DOCUMENT PASSAGE:
——————————

I have been wanting to tell the story of what happened the day my beloved Apache died for a little while now. Up until now I haven't been able to recall some of what happened..Was like it was so painful my mind just blocked it out. Tonight I was thinking about it and started to remember things that I wasn't able to not long ago. I'm the type of person that feels better after getting things out on paper or typing them in the computer so I did just that a bit ago and would like to share it all with you guys since you are horse lovers yourselves. Here I go.....



June 12th, 2011

The day started out with clear blue skies and warm sunshine.I woke up with a smile and couldn't wait to go out by Apache to go for a ride. So after going out to breakfast with my husband and children I hurriedly got dressed to go riding. My husband tried convincing me to stay home,but with a quick kiss and hug I was out the door. The closer I got to the barn the more it clouded up and I got this nagging feeling that something bad was going to happen. Shaking my head I tried to dismiss the odd haunting feeling,but it just wouldn't go away....


Within a few minutes I was eagerly driving up the driveway of the ranch. Seeing Apache running up to the fence whinnying at me brought a huge smile to my face and soon as shut my car off I jumped out and jogged over to meet him. After giving his some kisses and pats I went and got his halter and brought him out to get him warmed up before our ride. As was our normal routine I brushed him down first and he stood there half asleep as I sang softly to him. With one ear towards me he lowered his head and sighed in contentment as I brushed the dirt off of him.. "Lord make me a rainbow,I'll shine down on my mother..She'll know I'm safe with you when she stnads under my colors..Oh and life ain't always what you think it ought to be..No,ain't even grey but she buries her baby..The sharp knife of a short life..Well I've had just enough time...If I die young,bury me in satin..Lay me down on a bed of roses..Sink me in the river,at dawn..Send me away with the words of a love song..The sharp knife of a short life..Well I've had just enough time...." I sang and he turned his head to softly nuzzle my arm. Dropping the brush I threw my arms around his neck and hugging him tightly I breathed in deep his wonderful horsey scent.

——————————

INPUT DATA:
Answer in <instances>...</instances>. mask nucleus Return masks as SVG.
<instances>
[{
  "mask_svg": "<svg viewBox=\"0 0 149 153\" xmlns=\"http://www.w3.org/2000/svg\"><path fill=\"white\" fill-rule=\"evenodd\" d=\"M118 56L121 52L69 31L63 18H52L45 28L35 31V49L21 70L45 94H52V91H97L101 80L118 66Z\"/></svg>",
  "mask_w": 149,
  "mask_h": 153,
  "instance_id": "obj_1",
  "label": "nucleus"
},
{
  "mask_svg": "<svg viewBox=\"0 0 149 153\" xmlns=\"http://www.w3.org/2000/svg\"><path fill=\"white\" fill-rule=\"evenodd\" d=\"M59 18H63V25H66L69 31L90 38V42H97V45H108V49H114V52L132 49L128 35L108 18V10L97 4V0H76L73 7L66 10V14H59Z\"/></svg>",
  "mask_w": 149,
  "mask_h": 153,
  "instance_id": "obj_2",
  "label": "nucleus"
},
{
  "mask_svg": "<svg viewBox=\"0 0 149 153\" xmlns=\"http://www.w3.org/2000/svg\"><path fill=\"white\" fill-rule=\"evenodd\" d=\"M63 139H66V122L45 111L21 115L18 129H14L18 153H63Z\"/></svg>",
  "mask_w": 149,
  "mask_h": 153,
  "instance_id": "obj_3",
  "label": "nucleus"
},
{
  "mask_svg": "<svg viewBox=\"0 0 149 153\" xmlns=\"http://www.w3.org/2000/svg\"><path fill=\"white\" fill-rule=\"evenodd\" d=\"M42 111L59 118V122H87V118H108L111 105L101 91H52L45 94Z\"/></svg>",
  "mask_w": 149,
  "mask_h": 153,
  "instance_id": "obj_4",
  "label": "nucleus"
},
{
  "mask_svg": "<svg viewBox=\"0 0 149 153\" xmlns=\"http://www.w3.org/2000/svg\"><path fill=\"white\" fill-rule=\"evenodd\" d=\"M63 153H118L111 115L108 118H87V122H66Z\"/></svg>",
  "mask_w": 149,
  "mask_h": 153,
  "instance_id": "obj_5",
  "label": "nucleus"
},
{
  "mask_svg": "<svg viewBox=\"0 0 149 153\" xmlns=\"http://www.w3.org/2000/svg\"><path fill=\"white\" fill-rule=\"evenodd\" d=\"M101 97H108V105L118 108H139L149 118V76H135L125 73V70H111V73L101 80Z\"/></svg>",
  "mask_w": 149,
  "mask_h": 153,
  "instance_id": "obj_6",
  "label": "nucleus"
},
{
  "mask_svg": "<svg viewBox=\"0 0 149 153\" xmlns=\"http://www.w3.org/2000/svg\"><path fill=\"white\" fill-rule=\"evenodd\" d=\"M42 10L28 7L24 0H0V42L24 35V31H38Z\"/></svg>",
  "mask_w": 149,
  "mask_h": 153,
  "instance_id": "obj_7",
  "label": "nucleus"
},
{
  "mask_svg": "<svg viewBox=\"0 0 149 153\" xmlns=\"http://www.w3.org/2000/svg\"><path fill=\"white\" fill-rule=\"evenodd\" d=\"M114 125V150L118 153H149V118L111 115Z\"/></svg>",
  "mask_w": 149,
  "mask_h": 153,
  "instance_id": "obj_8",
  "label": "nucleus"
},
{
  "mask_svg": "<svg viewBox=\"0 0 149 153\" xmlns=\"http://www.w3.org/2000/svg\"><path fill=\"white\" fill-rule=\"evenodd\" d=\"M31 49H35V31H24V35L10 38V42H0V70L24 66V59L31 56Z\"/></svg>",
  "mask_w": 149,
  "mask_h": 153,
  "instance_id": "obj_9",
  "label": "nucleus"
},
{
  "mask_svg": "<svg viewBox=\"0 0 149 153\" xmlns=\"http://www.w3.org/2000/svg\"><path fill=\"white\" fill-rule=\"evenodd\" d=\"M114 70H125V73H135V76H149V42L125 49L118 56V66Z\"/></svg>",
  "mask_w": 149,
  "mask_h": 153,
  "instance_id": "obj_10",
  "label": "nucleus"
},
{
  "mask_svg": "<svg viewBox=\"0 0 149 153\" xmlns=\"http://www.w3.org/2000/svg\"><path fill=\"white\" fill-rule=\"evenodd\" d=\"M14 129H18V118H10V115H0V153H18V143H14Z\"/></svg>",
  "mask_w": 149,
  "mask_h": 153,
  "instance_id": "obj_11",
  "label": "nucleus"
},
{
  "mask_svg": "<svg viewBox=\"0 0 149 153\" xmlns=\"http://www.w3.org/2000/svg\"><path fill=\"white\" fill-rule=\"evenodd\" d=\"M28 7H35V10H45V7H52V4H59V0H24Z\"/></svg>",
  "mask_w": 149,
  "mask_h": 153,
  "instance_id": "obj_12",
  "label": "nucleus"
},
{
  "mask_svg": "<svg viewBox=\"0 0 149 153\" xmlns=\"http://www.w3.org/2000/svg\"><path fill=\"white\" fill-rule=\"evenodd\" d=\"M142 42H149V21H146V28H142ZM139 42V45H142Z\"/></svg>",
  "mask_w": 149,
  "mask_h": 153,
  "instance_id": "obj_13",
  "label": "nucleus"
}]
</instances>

——————————

QUESTIONS ON THE MATERIAL:
a: According to the passage about Apache, what was the weather like when the day began?
b: Quote the stretch of the passage about Apache from "The day started" through "wouldn't go away....".
The material that accompanies the passage about Apache stands apart from it.

SOLUTIONS IN ORDER:
a: The day began with clear blue skies and warm sunshine.

b:
The day started out with clear blue skies and warm sunshine.I woke up with a smile and couldn't wait to go out by Apache to go for a ride. So after going out to breakfast with my husband and children I hurriedly got dressed to go riding. My husband tried convincing me to stay home,but with a quick kiss and hug I was out the door. The closer I got to the barn the more it clouded up and I got this nagging feeling that something bad was going to happen. Shaking my head I tried to dismiss the odd haunting feeling,but it just wouldn't go away....